--- begin EXCERPT PROVIDED ---

Backup & Disaster Recovery
A Kubernetes cluster has two things to protect: the control plane state (etcd — all API objects, Secrets, ConfigMaps, RBAC, CRDs) and the workload state (persistent volume data, application-level databases). Losing either without a recovery plan means starting from scratch. Most teams don't discover their DR plan is broken until they need it.
What to Back Up
etcd Snapshots
For self-managed clusters, etcd snapshots are the control plane backup. On managed clusters (EKS, GKE, AKS), the provider backs up etcd automatically — but recovery is often "restore the whole cluster", not "restore a specific object".
# Take a snapshot (run on a control-plane node)
ETCDCTL_API=3 etcdctl snapshot save /backup/etcd-$(date +%Y%m%d-%H%M%S).db \
--endpoints=https://127.0.0.1:2379 \
--cacert=/etc/kubernetes/pki/etcd/ca.crt \
--cert=/etc/kubernetes/pki/etcd/healthcheck-client.crt \
--key=/etc/kubernetes/pki/etcd/healthcheck-client.key
# Verify the snapshot
ETCDCTL_API=3 etcdctl snapshot status /backup/etcd-20240115-1000.db \
--write-out=table
# Output:
# HASH REVISION TOTAL KEYS TOTAL SIZE
# abc12345 87432 1203 4.2 MB
# Stop kube-apiserver (move its static pod manifest out)
mv /etc/kubernetes/manifests/kube-apiserver.yaml /tmp/
# Restore the snapshot to a new data directory
ETCDCTL_API=3 etcdctl snapshot restore /backup/etcd-20240115-1000.db \
--data-dir=/var/lib/etcd-restore \
--name=master-1 \
--initial-cluster=master-1=https://192.168.1.10:2380 \
--initial-advertise-peer-urls=https://192.168.1.10:2380
# Update etcd static pod to use the restored data dir
# Edit /etc/kubernetes/manifests/etcd.yaml:
# --data-dir=/var/lib/etcd-restore
# Move kube-apiserver manifest back
mv /tmp/kube-apiserver.yaml /etc/kubernetes/manifests/
Restoring an etcd snapshot rolls back ALL cluster state to the snapshot point — including Deployments, Secrets, RBAC, and CRDs. Any changes made after the snapshot are lost. Always test restore in a non-production cluster before you need it in production.
Velero — Workload Backup
Velero backs up Kubernetes API objects and PersistentVolume data to object storage (S3, GCS, Azure Blob). It can restore to the same cluster or a different one — making it a migration tool as well.

--- end EXCERPT PROVIDED ---
--- begin STORED DATA ---

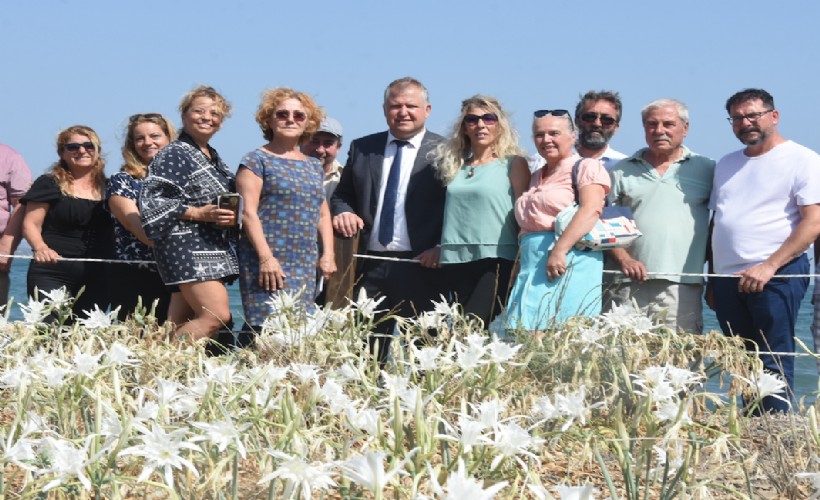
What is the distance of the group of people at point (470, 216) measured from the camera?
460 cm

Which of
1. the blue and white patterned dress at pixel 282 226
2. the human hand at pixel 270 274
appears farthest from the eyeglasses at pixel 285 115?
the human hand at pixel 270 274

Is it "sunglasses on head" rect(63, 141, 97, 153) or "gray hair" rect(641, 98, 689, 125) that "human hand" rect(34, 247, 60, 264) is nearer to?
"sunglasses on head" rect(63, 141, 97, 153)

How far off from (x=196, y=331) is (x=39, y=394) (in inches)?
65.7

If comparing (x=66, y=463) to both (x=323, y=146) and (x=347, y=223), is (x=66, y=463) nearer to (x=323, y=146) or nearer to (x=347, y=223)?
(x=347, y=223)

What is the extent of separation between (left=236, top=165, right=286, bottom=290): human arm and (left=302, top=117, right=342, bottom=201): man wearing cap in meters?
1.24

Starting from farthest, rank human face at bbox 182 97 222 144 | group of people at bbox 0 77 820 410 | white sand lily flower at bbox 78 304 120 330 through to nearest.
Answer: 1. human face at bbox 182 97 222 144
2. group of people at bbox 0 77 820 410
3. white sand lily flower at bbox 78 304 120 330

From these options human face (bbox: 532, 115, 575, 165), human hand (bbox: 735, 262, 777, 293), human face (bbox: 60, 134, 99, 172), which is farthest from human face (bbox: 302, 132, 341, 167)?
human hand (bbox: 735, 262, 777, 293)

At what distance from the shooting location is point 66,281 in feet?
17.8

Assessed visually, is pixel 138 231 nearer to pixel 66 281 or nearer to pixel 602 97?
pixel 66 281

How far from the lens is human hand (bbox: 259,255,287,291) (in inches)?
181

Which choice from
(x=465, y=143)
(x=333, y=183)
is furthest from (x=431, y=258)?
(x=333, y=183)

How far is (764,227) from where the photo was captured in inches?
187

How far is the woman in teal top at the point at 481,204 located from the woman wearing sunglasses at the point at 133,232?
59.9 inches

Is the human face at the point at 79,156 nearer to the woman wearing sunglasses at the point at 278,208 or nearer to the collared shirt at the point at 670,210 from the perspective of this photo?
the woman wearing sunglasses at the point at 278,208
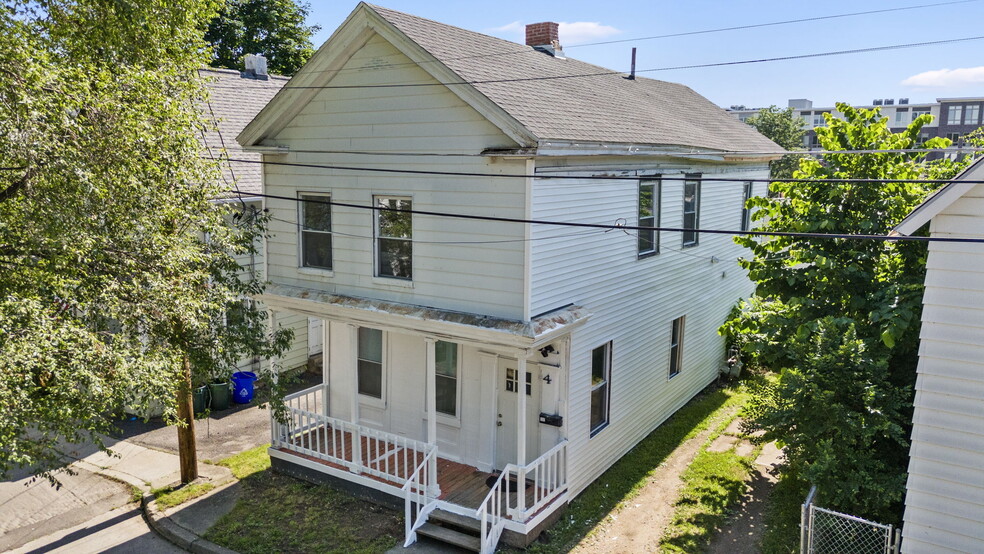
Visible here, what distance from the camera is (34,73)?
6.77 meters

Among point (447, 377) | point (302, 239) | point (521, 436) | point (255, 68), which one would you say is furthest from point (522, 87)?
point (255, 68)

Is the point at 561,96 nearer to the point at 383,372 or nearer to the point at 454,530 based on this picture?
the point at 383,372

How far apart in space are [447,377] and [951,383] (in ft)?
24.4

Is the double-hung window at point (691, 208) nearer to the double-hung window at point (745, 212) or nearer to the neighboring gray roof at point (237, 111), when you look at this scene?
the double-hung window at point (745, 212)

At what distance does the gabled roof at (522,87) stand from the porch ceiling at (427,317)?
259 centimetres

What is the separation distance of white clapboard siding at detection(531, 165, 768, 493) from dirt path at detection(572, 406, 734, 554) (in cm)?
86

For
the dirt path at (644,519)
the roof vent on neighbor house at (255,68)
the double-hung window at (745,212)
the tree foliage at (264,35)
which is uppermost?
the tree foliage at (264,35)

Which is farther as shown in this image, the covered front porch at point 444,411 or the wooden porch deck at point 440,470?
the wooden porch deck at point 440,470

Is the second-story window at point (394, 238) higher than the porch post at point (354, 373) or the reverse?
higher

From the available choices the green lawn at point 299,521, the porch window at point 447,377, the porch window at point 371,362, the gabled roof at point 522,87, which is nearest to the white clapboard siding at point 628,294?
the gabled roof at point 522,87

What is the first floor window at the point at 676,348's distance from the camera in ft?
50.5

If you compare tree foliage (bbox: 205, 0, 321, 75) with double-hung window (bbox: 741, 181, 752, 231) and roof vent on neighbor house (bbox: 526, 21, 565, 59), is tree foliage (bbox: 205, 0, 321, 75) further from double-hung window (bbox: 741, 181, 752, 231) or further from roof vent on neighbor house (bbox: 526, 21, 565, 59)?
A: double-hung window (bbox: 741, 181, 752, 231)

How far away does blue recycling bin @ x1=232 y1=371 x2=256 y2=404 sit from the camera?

--- end STORED DATA ---

WHAT NEEDS TO BE DONE ▸
Print the part of the backup and disaster recovery page that starts at "# Take a snapshot" and ends at "pod manifest out)". These items have no connection to the backup and disaster recovery page.

WRITTEN ANSWER ▸
# Take a snapshot (run on a control-plane node)
ETCDCTL_API=3 etcdctl snapshot save /backup/etcd-$(date +%Y%m%d-%H%M%S).db \
--endpoints=https://127.0.0.1:2379 \
--cacert=/etc/kubernetes/pki/etcd/ca.crt \
--cert=/etc/kubernetes/pki/etcd/healthcheck-client.crt \
--key=/etc/kubernetes/pki/etcd/healthcheck-client.key
# Verify the snapshot
ETCDCTL_API=3 etcdctl snapshot status /backup/etcd-20240115-1000.db \
--write-out=table
# Output:
# HASH REVISION TOTAL KEYS TOTAL SIZE
# abc12345 87432 1203 4.2 MB
# Stop kube-apiserver (move its static pod manifest out)